Science desk: The US Reenters the Space Race
The National Aeronautics and Space Administration’s Saturday launch of two astronauts made history, cheers The National Post’s Matt Gurney: It was “the first time NASA used a private company,” SpaceX, as “a transportation provider.” Since 2011, Americans have depended on “Russian cooperation for access to orbit” — something this launch ends, “hopefully for good.” SpaceX’s plans were “the stuff of sci-fi only a few short years ago,” but the company has now shown that private business is “capable of launching paying customers into orbit.” Thanks to this success, the moon is “in reach” again, and Mars — and “beyond” — is “an ever more realistic goal.” For now, “the US is back in the business of crewed spaceflight, with realistic hope of a new space age on the horizon.”
Campaign beat: Joe Biden’s Hard Left Turn
Presumptive Democratic nominee Joe Biden offered “familiarity and experience rather than radicalism” during the primaries — but now, Newsweek’s Steve Friess points out, he’s calling for “the boldest, most ambitious proposals” ever to “reshape the US economy.” Biden wants “trillions in new spending,” new “regulations on banks and industry” and “devil-may-care deficits,” among other “progressive agenda items.” Recently, he started invoking President Franklin Roosevelt, who responded to the Great Depression with the “bold, unprecedented initiatives” of the New Deal. Biden is counting on Americans wanting “dramatic New Deal-like ideas” to “restore the country to economic health” after the coronavirus crisis.
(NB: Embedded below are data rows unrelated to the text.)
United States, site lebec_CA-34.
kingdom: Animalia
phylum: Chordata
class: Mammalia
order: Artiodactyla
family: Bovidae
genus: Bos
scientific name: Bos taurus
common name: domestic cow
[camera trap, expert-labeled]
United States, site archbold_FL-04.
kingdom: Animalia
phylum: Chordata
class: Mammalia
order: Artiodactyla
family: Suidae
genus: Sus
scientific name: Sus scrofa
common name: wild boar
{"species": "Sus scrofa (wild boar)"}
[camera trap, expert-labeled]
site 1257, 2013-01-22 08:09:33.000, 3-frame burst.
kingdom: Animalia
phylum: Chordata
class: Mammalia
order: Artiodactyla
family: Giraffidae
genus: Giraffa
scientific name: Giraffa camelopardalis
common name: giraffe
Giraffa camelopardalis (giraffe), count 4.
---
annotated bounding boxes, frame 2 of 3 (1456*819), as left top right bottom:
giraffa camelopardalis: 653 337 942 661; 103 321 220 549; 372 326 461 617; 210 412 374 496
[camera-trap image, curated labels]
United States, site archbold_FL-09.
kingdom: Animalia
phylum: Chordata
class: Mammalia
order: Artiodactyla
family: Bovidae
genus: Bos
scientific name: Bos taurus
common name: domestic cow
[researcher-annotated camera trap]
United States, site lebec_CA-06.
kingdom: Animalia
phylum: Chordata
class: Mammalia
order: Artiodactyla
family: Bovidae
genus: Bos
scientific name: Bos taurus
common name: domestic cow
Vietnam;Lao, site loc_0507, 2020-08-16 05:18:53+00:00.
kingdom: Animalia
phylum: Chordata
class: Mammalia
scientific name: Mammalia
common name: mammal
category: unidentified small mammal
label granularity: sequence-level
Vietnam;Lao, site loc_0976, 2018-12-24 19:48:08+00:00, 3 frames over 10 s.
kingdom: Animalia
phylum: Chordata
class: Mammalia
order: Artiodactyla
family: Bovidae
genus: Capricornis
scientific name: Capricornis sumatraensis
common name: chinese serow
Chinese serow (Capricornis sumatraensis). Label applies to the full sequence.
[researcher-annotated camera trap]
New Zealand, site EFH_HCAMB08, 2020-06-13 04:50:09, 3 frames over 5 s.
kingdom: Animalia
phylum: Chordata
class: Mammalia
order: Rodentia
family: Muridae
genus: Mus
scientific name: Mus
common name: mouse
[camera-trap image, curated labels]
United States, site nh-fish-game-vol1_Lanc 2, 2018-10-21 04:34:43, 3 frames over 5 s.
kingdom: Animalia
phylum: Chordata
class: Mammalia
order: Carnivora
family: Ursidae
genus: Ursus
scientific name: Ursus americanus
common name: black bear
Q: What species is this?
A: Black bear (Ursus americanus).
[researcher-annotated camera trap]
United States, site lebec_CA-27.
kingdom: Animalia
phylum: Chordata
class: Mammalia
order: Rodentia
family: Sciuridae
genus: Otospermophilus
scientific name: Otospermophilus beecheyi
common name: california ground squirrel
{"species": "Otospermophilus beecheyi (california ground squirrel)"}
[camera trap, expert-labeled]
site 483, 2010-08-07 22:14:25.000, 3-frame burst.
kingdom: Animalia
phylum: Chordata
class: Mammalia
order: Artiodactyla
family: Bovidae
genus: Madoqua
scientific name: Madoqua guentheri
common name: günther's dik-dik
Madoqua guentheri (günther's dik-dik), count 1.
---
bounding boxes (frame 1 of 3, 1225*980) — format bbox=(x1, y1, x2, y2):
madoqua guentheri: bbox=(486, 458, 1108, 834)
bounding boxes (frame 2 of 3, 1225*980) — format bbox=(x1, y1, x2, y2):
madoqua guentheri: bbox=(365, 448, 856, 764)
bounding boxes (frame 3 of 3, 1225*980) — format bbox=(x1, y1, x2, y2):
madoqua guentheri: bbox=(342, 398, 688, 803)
It all adds up to “the most liberal platform in the history of the Democratic Party.”
Election monitor: A Mostly Mail-In November
The flap over Twitter’s flagging of President Trump’s tweets on mail-in ballots obscures the main facts, John McCormack reports at National Review. “Twenty-nine states already have no-excuse absentee voting,” including battlegrounds Wisconsin, Michigan, Pennsylvania, Florida and Arizona. In April’s Wisconsin Democratic primary, “only one-quarter of voters cast ballots in person on Election Day.” Virus fears this fall likely mean “the overwhelming majority will choose early mail-in or curbside voting.” But that won’t “necessarily hurt Republicans in November” — indeed, it may be best for GOP-leaning elderly voters. Best to focus on ballot security — and the fight in Congress against “Democrats who want to force states to adopt a uniform policy on how to conduct elections.”